*** Document passage Section Begins ***
# Acrylic Bottle Stopper



## birddog (Nov 3, 2016)

Been working on a few prototype bottle stoppers poured using aluminite. Being an old, crusty fly fisherman,
I wanted to take some of my hand-tied flies and place them in a clear PVC mold and create a creek/river bed
scene. It involves a two-part pour and then placed in my pressure pot to remove most air bubbles. Once the aluminite has set/cured, I take it to the lathe, turning various shapes, wet sanding and final stage of polishing.
So far, it's been a work in progress and learn to "fine tune" with each stage of the process.
I don't think I'll be giving up my day job any time soon!
Tim

Reactions: Like 1 | Way Cool 13 | Creative 1


----------



## Tony (Nov 3, 2016)

That is cool as hell!!!!!!! Tony

Reactions: Thank You! 1 | Agree 4


----------



## ripjack13 (Nov 3, 2016)

Oh my goodness!! I don't even fly fish and I want one. Just so I have one...
Very cool....very very cool...

Reactions: Thank You! 1 | Agree 2


----------



## NYWoodturner (Nov 3, 2016)

Tim thats one of the most creative things I've seen in a while! Well done. Keep after it. I think your on to something

Reactions: Thank You! 1 | Agree 4


----------



## Tony (Nov 3, 2016)

Tim, could you do something on the casting in the Classroom? It has fascinated me since I discovered it, this might just push me to try it. Tony

Reactions: Like 1 | Agree 2


----------



## Kevin (Nov 4, 2016)

That's B.A.D.A.S.S. 

Brilliant And Dandy And Super Stylish!

Reactions: Like 2 | Creative 1 | Useful 1


----------



## gman2431 (Nov 15, 2016)

WOW! glad i stumbled upon this thread this is way cool!

Reactions: Agree 1


----------



## Gardnaaa (Dec 11, 2019)

Did you make your pressure pot from the harbor freight paint pot?


----------



## TXMoon (Dec 11, 2019)

I cannot add to the previous comments but I'll agree with every one of them.

Reactions: Like 1


----------



## Gdurfey (Dec 11, 2019)

@birddog , Tim, that is fantastic. I also tie flies and pretend to fly fish; that is absolutely stunning!!!!!!!!!!!!!!!!!!!!!!!!!!!!!! Very inspirational. I too can't quit my day job, but I sure want to spend the hours trying to recreate this!!!!! Thank you for sharing!


----------



## birddog (Dec 11, 2019)

I've done quite a few of these bottle stoppers since this post. The Fly Fishermen here in area seem to like them. I'm always trying to create different themes to keep it fun and interesting!

Reactions: Like 1 | Way Cool 3 | +Karma 1


----------



## Tony (Dec 11, 2019)

birddog said:


> I've done quite a few of these bottle stoppers since this post. The Fly Fishermen here in area seem to like them. I'm always trying to create different themes to keep it fun and interesting!



Dude, pictures man, we need pictures!!!!

Reactions: Like 1


----------



## Gardnaaa (Dec 11, 2019)

Tony said:


> Dude, pictures man, we need pictures!!!!
*** Document passage Section Ends ***
*** Available data Section Begins ***
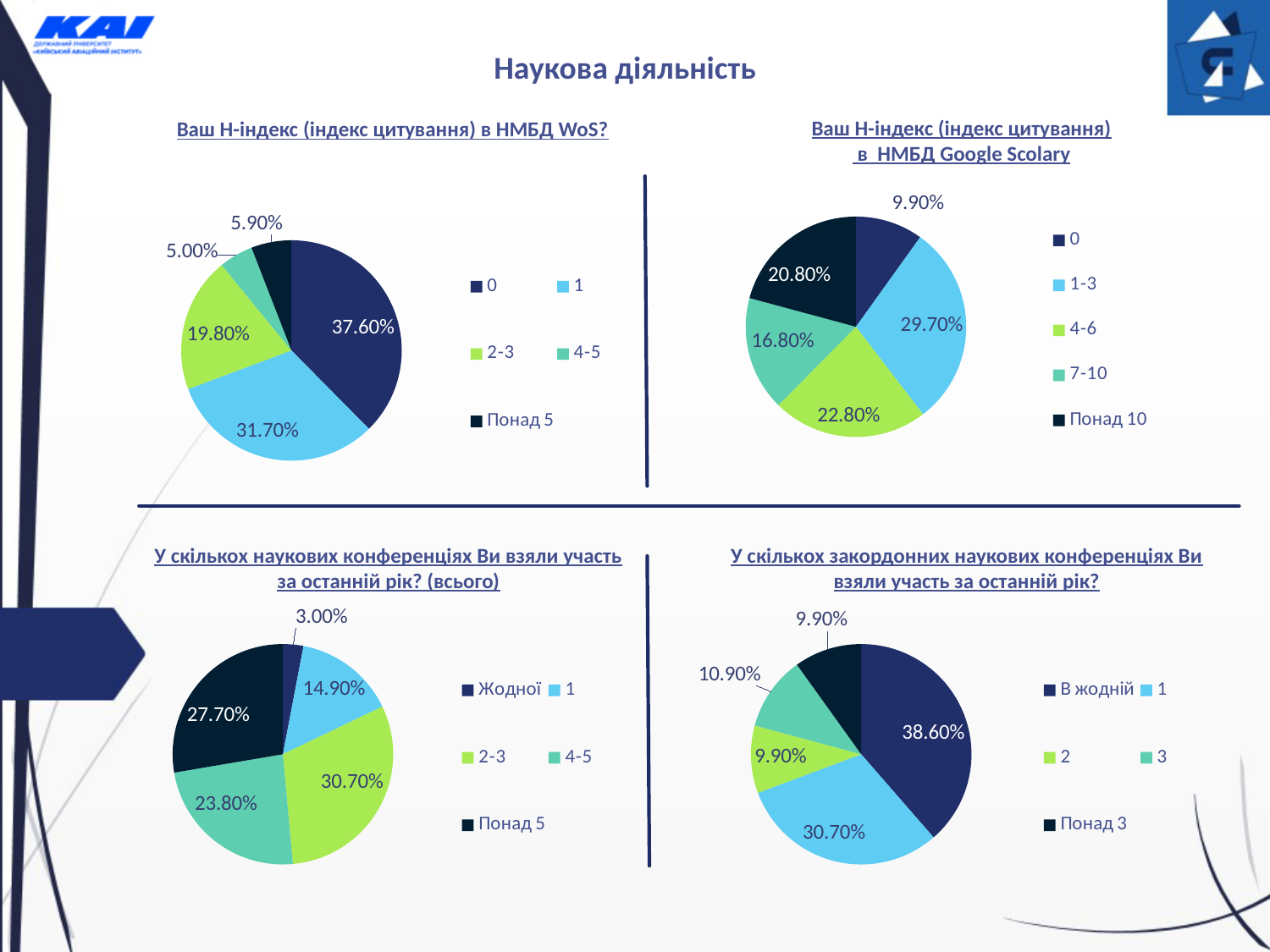
In the chart 'Ваш Н-індекс (індекс цитування) в НМБД Google Scolary', how many categories does the legend list? 5 In the chart 'Ваш Н-індекс (індекс цитування) в НМБД WoS?', what is the difference between the shares for '0' and '1'? 5.90% In the chart 'Ваш Н-індекс (індекс цитування) в НМБД WoS?', which category has the smallest share? 4-5 In the chart 'Ваш Н-індекс (індекс цитування) в НМБД WoS?', what share of respondents have an H-index of 0? 37.60% In the chart 'Ваш Н-індекс (індекс цитування) в НМБД Google Scolary', what share corresponds to the category '1-3'? 29.70% In the chart 'У скількох закордонних наукових конференціях Ви взяли участь за останній рік?', what is the share for the category '3'? 10.90% In the chart 'У скількох наукових конференціях Ви взяли участь за останній рік? (всього)', what share of respondents answered 'Жодної'? 3.00% How many pie charts are shown on the slide? 4 In the chart 'У скількох закордонних наукових конференціях Ви взяли участь за останній рік?', what share of respondents answered 'В жодній'? 38.60% In the chart 'Ваш Н-індекс (індекс цитування) в НМБД Google Scolary', which category has the largest share? 1-3 In the chart 'У скількох наукових конференціях Ви взяли участь за останній рік? (всього)', which is larger: the share for '4-5' or for 'Понад 5'? Понад 5 What type of chart is used for 'У скількох закордонних наукових конференціях Ви взяли участь за останній рік?'? Pie chart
*** Available data Section Ends ***
* _List of tasks_:
1 - In the bottle stopper thread, what material does the first poster pour the prototype stoppers from?
2 - Reproduce a passage of the bottle stopper thread word for word, beginning at "## Gdurfey (Dec" and stopping after "birddog (Dec 11, 2019)".
Answer from the bottle stopper thread alone, not from the listing.

* _Responses in order_:
1 - Aluminite.

2 -
## Gdurfey (Dec 11, 2019)

@birddog , Tim, that is fantastic. I also tie flies and pretend to fly fish; that is absolutely stunning!!!!!!!!!!!!!!!!!!!!!!!!!!!!!! Very inspirational. I too can't quit my day job, but I sure want to spend the hours trying to recreate this!!!!! Thank you for sharing!


----------



## birddog (Dec 11, 2019)